Une fille s’en va

Pièce d’Arlette Namiand
Avec Lou Wenzel, Jean-Paul Wenzel, Philippe Gaudry, Daniel Jean.

Commentaire et photos Philippe Barailla

Une fille s'en va

La pièce est bâtie sur un élan initial, une vision : celle d’une fille de vingt ans qui, par une nuit de Noël glaciale, quitte le banquet familial pour devenir, définitivement, « celle qui s’en va ». Partir, toujours, est désormais sa nouvelle et inéluctable destinée.
Elle s’en va, oui, mais ralentie par les lourds bagages dont ses ancêtres l’ont chargée : un passé de lutte sociale par son père, syndicaliste et militant, un passé de résistance et de déportation par son grand-père.
Alors qu’elle vient d’être récupérée gisant sur le bord de l’autoroute, à moitié morte de froid, elle croit entendre sur l’auto-radio le chant des partisans, puis l’internationale : son cerveau aliéné déforme la réalité à travers un filtre de valeurs qui ne sont pas les siennes.
Elle est sans repères propres, et elle s’en va.
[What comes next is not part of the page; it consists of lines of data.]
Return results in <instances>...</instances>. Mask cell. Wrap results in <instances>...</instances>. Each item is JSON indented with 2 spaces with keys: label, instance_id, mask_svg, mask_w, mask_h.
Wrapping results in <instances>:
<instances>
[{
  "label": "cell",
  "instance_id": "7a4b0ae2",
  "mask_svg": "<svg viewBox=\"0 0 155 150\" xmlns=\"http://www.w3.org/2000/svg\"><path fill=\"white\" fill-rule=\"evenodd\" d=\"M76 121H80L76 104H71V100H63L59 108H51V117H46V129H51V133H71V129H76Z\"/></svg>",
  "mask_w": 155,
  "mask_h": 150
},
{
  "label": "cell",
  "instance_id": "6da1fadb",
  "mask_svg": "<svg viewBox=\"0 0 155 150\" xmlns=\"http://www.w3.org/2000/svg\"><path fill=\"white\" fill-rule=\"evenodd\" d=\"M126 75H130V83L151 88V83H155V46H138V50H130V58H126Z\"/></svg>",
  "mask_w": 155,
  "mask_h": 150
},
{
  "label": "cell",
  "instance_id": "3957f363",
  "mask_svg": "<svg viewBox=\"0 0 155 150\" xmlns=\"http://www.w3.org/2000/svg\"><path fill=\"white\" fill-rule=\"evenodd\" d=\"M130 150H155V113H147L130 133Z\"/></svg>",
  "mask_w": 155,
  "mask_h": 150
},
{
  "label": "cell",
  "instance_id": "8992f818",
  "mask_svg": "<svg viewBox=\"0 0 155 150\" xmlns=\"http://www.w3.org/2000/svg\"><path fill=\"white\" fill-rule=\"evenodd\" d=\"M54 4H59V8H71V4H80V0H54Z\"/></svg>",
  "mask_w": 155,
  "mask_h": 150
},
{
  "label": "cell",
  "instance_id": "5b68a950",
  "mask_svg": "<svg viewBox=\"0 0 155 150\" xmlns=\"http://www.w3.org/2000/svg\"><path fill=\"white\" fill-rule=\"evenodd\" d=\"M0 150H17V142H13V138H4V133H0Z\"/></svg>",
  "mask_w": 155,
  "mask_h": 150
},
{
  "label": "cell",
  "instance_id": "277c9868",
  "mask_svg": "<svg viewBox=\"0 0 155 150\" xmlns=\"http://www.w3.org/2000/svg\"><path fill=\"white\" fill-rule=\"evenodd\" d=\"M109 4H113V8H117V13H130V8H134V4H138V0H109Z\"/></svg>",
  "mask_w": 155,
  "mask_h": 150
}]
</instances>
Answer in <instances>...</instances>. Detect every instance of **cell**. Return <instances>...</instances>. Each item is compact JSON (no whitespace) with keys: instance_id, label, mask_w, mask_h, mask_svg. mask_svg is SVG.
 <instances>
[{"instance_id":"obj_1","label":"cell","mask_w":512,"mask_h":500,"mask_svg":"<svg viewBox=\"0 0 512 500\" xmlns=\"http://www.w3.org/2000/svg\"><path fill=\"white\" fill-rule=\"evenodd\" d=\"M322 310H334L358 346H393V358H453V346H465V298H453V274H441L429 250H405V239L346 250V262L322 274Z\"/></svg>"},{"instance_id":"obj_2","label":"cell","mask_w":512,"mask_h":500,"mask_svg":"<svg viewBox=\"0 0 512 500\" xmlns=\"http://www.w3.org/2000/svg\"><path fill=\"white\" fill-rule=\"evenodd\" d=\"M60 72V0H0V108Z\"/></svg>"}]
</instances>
Elle part à la recherche d’un idéal hypothétique mais qui lui soit propre, en une quête dangereuse où l’on craint à plusieurs reprises qu’elle y laisse sa vie. De Paris à Amsterdam, puis à Hambourg et Berlin, avec à chaque étape la rencontre fortuite d’un homme qu’elle croit providentiel. Son âme perdue s’accroche à ces inconnus comme à des bouées de sauvetage et, en quelques minutes, ils lui deviennent essentiels. Dans ce morceau d’existence en accéléré, elle croit trouver un père, un frère, un amant, mais aucun d’eux ne restera dans sa vie, chacun s’évanouira tôt ou tard dans le labyrinthe de son errance.
Errance définitive, comme un nouvel idéal de vie révélé dans un éclat de lucidité le 28 décembre, alors qu’elle marche seule dans les rues de Berlin et qu’elle réalise qu’elle vient d’avoir vingt ans. Le passé se retire dans ses certitudes de petite fille, comme la mer quitte la plage à marée descendante. La voie est libre désormais pour qu’elle puisse enfin, sans obstacles, chercher un sens à sa fuite et inventer son avenir.